Exploring the effects of post-tensioning an all glass column of the bundled type to enhance slenderness and promote safe failure behavior

Abstract

The long and slender structural member, the elastic column, fails due to buckling. Buckling is a predictable, and visible, mode of failure allowing for timely repairs or replacement. This is no longer true when we look at long and slender columns made out of glass as glass is a brittle material. At the moment the critical buckling force is reached the column does not deform as much but suffers from explosive brittle failure, because of this it is unpredictable and extremely dangerous. As a result of this brittle failure behavior we apply safety factors twice as high when designing with glass compared to other construction materials, leading to excessively large, heavy and costly elements.
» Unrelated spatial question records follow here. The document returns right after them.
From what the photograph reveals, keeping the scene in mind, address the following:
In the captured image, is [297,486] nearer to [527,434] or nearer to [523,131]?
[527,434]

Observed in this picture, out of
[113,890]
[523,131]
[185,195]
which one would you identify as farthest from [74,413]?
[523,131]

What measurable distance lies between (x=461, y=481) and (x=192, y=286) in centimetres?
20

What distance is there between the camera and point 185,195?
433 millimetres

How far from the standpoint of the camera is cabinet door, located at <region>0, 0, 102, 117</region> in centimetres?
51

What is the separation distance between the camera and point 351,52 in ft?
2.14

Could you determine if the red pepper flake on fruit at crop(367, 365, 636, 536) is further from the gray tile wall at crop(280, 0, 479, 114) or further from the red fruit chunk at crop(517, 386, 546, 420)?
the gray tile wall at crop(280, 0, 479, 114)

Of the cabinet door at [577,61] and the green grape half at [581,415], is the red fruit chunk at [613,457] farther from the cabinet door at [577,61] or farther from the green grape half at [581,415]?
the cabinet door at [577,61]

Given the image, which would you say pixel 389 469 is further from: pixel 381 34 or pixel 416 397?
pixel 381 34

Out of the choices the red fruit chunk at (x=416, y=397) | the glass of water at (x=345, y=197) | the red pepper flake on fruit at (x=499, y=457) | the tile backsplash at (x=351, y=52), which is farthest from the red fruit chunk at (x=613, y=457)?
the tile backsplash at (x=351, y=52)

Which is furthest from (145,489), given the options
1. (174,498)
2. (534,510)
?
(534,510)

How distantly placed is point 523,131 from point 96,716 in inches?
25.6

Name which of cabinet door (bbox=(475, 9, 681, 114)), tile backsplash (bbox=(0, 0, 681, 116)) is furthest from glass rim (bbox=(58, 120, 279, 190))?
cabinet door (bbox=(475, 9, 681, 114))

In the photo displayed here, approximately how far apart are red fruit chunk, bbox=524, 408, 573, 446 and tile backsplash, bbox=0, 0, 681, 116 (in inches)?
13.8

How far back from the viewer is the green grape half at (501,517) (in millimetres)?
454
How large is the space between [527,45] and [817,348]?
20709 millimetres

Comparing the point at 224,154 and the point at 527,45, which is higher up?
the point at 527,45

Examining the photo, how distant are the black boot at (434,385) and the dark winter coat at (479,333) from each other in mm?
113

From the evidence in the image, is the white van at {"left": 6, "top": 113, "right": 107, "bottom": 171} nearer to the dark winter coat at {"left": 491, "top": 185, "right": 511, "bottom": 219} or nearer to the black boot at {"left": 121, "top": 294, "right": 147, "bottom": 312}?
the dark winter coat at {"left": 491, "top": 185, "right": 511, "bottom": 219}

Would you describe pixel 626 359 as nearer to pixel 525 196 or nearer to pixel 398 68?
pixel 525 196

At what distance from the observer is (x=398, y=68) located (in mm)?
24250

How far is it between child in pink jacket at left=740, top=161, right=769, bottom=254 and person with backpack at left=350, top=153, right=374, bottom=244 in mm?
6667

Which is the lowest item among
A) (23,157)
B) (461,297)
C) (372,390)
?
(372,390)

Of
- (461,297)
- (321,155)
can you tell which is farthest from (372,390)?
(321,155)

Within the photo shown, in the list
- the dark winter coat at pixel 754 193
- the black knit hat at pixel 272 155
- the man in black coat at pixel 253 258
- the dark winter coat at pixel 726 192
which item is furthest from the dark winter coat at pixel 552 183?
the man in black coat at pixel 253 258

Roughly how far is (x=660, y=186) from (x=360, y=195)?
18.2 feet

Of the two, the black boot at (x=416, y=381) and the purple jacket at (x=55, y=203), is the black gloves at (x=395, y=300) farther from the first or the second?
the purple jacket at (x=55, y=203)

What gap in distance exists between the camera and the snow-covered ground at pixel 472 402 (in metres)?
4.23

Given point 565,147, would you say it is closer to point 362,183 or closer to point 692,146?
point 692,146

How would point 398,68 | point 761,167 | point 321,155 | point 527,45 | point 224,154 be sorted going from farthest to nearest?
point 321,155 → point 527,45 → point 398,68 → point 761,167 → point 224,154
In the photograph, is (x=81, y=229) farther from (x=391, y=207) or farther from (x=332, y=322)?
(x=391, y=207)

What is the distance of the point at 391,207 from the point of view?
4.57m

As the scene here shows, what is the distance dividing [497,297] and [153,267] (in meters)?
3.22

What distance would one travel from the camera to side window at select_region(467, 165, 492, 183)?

Research focused on creating load bearing glass colums has been conducted and has led to a few preceding glass columns. These columns did lack either mechanical or architectural desirability though. New research is being conducted into producing a glass load bearing column by laminating solid rods together, this research is very promising but is still limited by the boundaries generated as a result of this immense safety factors. Increasing the cross-sectional properties of such a column does increase the column’s resistance to buckling, but again leads to excessively large structural elements with increased weight and cost. But what if we can, rather than accepting the consequences of the high safety factors, reduce the safety factors by increasing the mechanical behavior during buckling, transforming the brittle and explosive failure into a more gradual and ductile failure. This thesis researches the potential of post-tensioning a bundled glass column in an attempt to transform the explosive brittle failure into a ductile mode of failure. In order to verify this behavior a total of six slender glass columns have been produced with a length of 2400 millimeters, three of these where loaded with around 3000 kilograms of prestress and all six were destructively tested. A prestressed member appears to be a more flexible element than a similar non-prestressed member and has post-breakage load bearing capabilities.